──────── Collected data

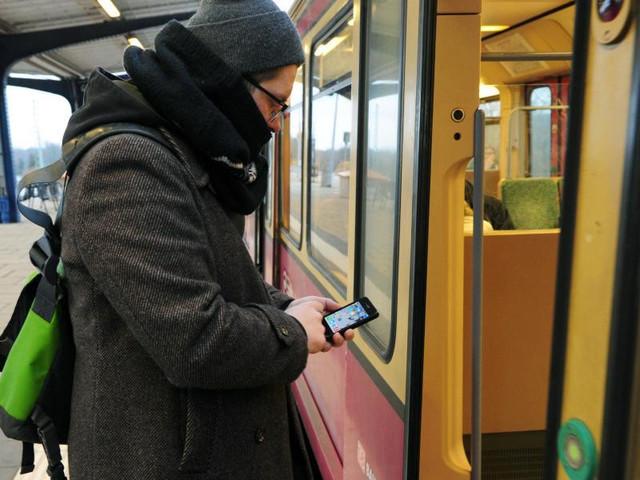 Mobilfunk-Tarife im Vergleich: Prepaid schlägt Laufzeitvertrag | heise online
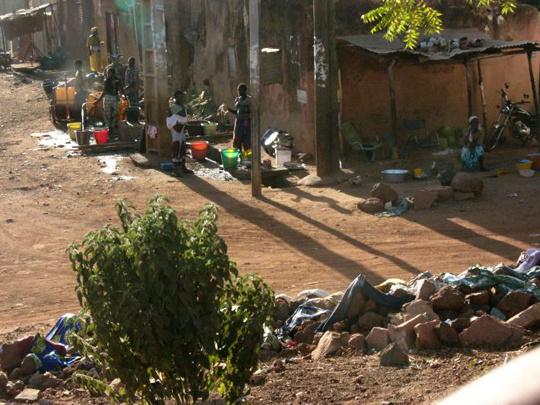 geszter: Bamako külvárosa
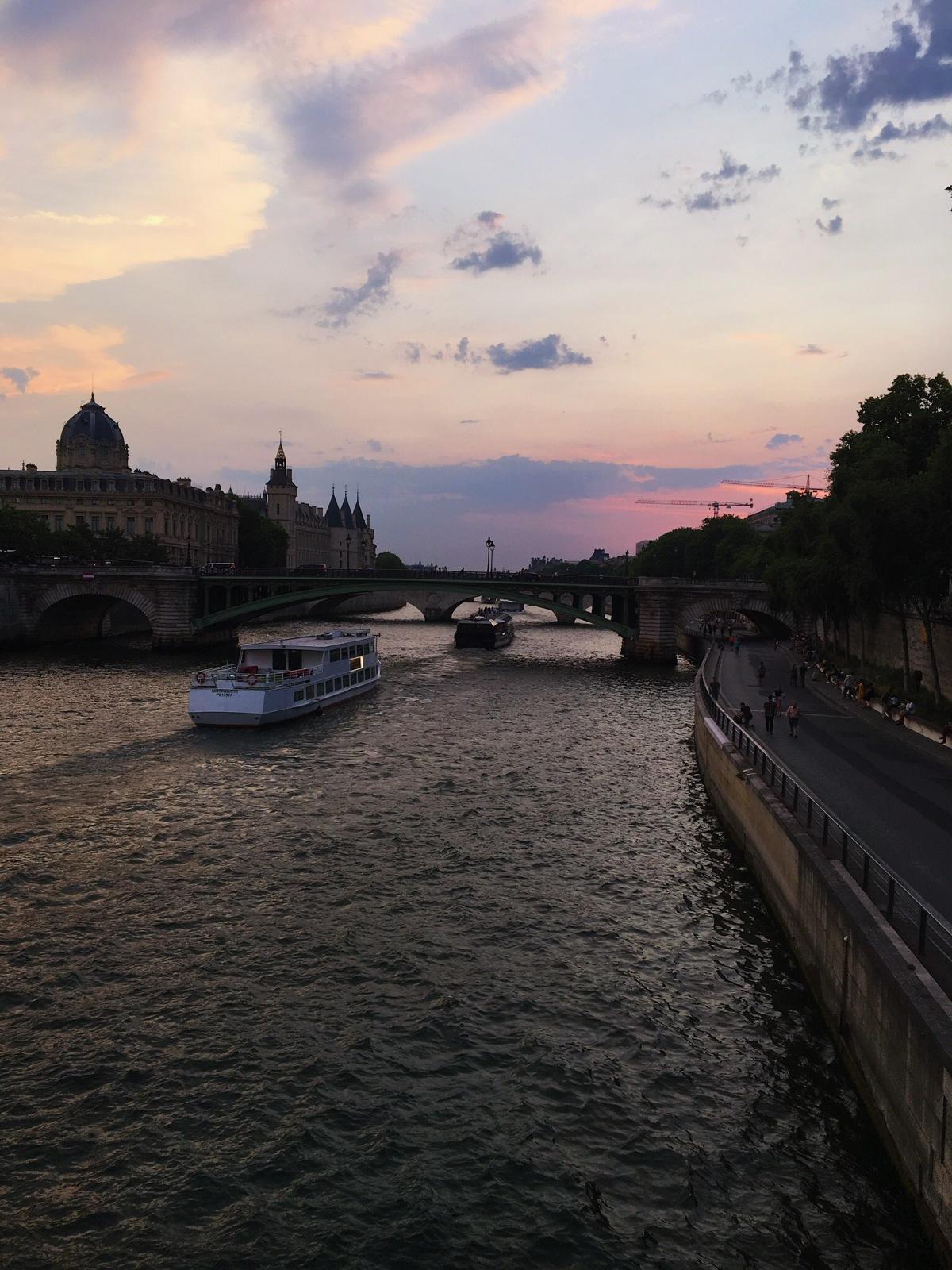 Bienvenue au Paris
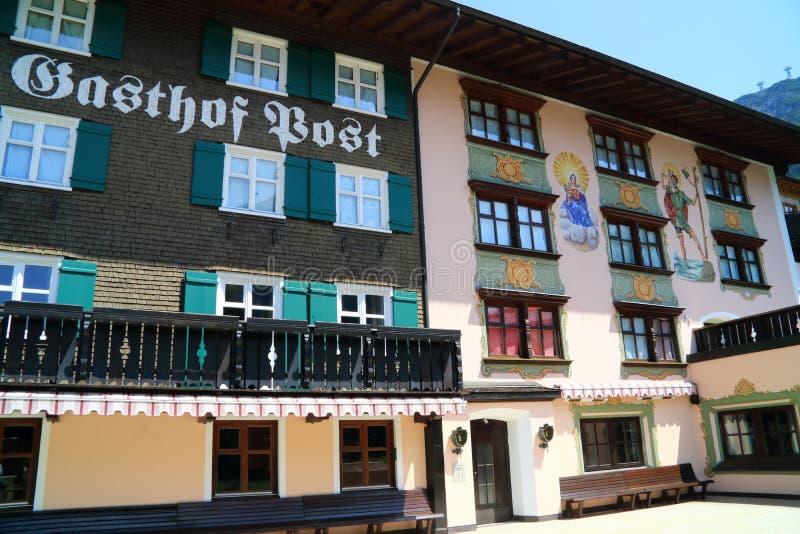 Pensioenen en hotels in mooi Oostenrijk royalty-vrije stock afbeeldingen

────────────────

All of the data is to be reproduced exactly, with the pictures left out.

Solution for this exercise:
 Mobilfunk-Tarife im Vergleich: Prepaid schlägt Laufzeitvertrag | heise online
 geszter: Bamako külvárosa
 Bienvenue au Paris
 Pensioenen en hotels in mooi Oostenrijk royalty-vrije stock afbeeldingen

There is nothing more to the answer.